◆ Work instructions
a - From the market data feed article below, extract the passage that opens with the words containing "High-throughput market data" and closes with "with minimal latency.".
b - Using the market data feed article below, decide whether each statement agrees with it. Answer yes or no for each, and quote the deciding words. (i) The whole pipeline runs on a single server with kernel-bypass networking. (ii) Standard Linux networking adds 100 to 200 microseconds of latency per packet. (iii) The pipeline was built in Java.

◆ Source extract
----
Market Data Feed Processing

High-throughput market data feed handling with low latency.

February 5, 2026 FinTech , Engineering 2 min read

Market data feeds are the lifeblood of any trading system. A single stock exchange can produce 500K+ price updates per second during peak hours, and your pipeline must process, normalize, and distribute these updates with minimal latency.

We built a market data pipeline in C++ that processes 500K+ ticks per second with average latency under 200 microseconds. Here’s how.

Exchange Feed → Packet Capture → Protocol Decode → Normalization → Distribution → Subscribers
                 (< 50μs)          (< 80μs)          (< 40μs)       (< 30μs)

Each stage is optimized for throughput and latency. The entire pipeline runs on a single server with kernel-bypass networking.

Standard Linux networking adds 10-50μs of latency per packet due to kernel context switches. We use DPDK (Data Plane Development Kit) to bypass the kernel entirely:

#include <rte_ethdev.h>
#include <rte_mbuf.h>

class MarketDataReceiver {
    struct rte_mempool* mb_pool;
    uint16_t port_id;

public:
    MarketDataReceiver(uint16_t port) : port_id(port) {
        // Allocate mbuf pool for packet buffers
        mb_pool = rte_pktmbuf_pool_create("mb_pool", 65536, 256, 0,
                                          RTE_MBUF_DEFAULT_BUF_SIZE,
                                          rte_socket_id());

        // Configure Ethernet device
        struct rte_eth_conf port_conf = {};
        rte_eth_dev_configure(port_id, 1, 0, &port_conf);

        // Allocate RX queue
        rte_eth_rx_queue_setup(port_id, 0, 1024, rte_socket_id(),
                               nullptr, mb_pool);
        rte_eth_dev_start(port_id);
    }

    void process_packets(PacketHandler& handler) {
        struct rte_mbuf* bufs[BURST_SIZE];
        uint16_t nb_rx = rte_eth_rx_burst(port_id, 0, bufs, BURST_SIZE);

        for (uint16_t i = 0; i < nb_rx; i++) {
            void* data = rte_pktmbuf_mtod(bufs[i], void*);
            uint16_t len = rte_pktmbuf_data_len(bufs[i]);

            handler.process(data, len);
            rte_pktmbuf_free(bufs[i]);
        }
    }
};

DPDK polls the NIC directly from user space, eliminating kernel context switches and interrupt overhead. This alone reduces per-packet latency from ~30μs to ~2μs.

Market data protocols (ITCH, OUCH, FIX) are binary. We decode them without copying data into intermediate buffers:

struct ITCHMessage {
    uint8_t message_type;
    uint16_t stock_locate;
    uint16_t tracking_number;
    uint64_t timestamp;
    // Variable fields follow...
----
◆ Supplied information
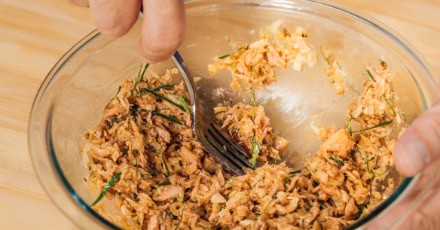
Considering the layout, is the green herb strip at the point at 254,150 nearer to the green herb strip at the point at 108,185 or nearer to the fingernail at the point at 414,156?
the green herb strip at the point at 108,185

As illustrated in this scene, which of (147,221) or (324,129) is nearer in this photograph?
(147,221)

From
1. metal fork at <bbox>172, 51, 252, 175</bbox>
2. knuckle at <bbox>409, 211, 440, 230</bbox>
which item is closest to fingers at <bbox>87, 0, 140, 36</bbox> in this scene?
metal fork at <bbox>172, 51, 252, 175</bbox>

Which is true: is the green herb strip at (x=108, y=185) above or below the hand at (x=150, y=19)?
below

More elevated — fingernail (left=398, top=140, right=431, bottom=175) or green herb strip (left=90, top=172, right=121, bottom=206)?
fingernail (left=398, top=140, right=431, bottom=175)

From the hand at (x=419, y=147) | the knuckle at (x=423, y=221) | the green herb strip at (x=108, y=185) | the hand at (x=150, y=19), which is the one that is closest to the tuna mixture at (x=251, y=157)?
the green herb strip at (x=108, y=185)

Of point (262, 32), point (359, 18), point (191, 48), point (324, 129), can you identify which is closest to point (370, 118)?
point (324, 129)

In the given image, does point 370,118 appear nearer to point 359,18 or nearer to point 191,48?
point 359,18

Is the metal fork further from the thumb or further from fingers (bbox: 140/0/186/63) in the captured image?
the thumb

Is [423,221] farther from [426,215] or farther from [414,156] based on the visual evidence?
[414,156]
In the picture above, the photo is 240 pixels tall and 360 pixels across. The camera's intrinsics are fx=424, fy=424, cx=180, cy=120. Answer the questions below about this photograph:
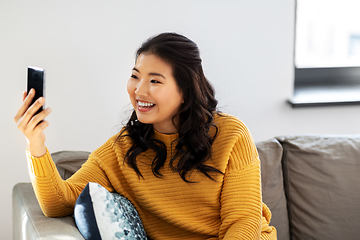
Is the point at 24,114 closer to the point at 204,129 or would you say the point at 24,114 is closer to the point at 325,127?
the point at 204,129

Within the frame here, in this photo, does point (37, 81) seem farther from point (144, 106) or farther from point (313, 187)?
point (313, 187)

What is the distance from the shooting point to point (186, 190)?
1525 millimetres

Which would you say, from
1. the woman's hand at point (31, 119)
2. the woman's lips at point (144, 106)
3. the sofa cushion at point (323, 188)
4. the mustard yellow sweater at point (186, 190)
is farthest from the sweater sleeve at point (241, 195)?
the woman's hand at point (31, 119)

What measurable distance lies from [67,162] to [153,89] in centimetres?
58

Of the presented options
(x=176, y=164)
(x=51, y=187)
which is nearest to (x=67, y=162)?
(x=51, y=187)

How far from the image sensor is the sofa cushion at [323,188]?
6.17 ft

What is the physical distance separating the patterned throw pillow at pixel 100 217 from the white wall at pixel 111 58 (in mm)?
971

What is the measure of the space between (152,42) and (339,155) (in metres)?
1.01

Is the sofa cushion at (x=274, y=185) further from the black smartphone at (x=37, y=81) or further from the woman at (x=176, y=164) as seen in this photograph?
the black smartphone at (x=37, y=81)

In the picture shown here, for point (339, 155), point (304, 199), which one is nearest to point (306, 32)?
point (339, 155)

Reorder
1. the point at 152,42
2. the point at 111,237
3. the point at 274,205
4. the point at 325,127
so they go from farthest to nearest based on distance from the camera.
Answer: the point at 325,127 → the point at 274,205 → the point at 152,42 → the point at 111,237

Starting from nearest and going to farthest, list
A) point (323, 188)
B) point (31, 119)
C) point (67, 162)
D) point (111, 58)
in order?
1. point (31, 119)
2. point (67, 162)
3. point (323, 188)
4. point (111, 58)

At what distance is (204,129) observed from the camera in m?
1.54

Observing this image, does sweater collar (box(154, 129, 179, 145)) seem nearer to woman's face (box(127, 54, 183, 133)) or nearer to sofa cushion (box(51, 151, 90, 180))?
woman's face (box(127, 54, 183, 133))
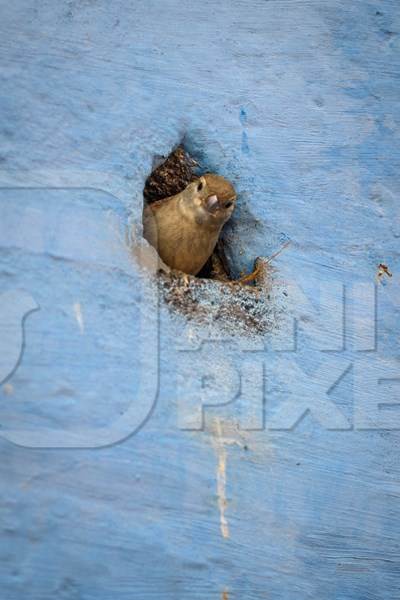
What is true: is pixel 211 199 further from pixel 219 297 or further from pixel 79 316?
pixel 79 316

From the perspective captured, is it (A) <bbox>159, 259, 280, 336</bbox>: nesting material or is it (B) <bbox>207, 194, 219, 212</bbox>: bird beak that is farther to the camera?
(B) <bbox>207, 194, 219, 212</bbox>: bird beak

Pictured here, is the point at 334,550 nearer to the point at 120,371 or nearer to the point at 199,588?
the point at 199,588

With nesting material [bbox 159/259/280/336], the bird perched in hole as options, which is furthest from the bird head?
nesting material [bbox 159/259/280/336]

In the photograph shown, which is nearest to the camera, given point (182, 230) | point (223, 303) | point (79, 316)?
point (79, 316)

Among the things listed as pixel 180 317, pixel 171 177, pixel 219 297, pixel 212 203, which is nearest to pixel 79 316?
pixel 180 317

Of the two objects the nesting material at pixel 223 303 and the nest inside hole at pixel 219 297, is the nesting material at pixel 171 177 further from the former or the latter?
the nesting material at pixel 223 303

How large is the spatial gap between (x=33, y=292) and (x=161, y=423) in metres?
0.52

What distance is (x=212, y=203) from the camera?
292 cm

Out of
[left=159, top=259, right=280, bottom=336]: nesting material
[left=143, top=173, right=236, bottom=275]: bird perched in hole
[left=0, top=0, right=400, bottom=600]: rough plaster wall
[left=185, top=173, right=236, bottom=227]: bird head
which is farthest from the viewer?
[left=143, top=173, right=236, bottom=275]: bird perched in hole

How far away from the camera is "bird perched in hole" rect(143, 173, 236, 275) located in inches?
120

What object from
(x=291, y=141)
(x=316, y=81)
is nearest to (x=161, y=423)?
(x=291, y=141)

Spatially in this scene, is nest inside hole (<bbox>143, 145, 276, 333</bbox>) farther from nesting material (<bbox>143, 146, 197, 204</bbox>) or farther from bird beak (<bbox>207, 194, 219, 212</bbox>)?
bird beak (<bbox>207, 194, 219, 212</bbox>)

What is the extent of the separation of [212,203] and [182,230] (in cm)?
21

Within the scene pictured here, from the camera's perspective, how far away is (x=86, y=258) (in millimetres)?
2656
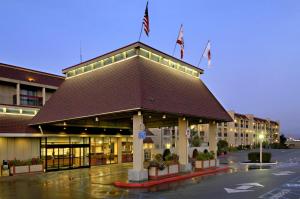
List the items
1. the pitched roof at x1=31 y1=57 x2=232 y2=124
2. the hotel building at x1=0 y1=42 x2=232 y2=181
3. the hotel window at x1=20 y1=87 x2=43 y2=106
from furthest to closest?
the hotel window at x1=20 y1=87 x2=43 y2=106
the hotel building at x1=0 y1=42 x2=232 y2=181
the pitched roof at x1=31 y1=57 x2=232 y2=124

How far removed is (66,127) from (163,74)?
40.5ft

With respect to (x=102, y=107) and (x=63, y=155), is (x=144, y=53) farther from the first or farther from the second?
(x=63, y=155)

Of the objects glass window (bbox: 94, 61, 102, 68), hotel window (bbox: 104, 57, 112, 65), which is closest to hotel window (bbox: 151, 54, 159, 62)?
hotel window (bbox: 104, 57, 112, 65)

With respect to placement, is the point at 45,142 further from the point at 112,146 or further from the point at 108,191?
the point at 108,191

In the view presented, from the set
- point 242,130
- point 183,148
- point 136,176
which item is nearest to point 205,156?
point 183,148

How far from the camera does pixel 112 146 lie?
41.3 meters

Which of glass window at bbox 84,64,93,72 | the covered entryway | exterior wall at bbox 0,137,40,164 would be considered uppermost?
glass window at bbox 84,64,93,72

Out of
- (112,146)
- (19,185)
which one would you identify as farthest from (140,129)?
----
◆ Correct answers
a -
High-throughput market data feed handling with low latency.

February 5, 2026 FinTech , Engineering 2 min read

Market data feeds are the lifeblood of any trading system. A single stock exchange can produce 500K+ price updates per second during peak hours, and your pipeline must process, normalize, and distribute these updates with minimal latency.

b -
(i) Yes: "The entire pipeline runs on a single server with kernel-bypass networking."
(ii) No: "Standard Linux networking adds 10-50μs of latency per packet due to kernel context switches."
(iii) No: "We built a market data pipeline in C++ that processes 500K+ ticks per second with average latency under 200 microseconds."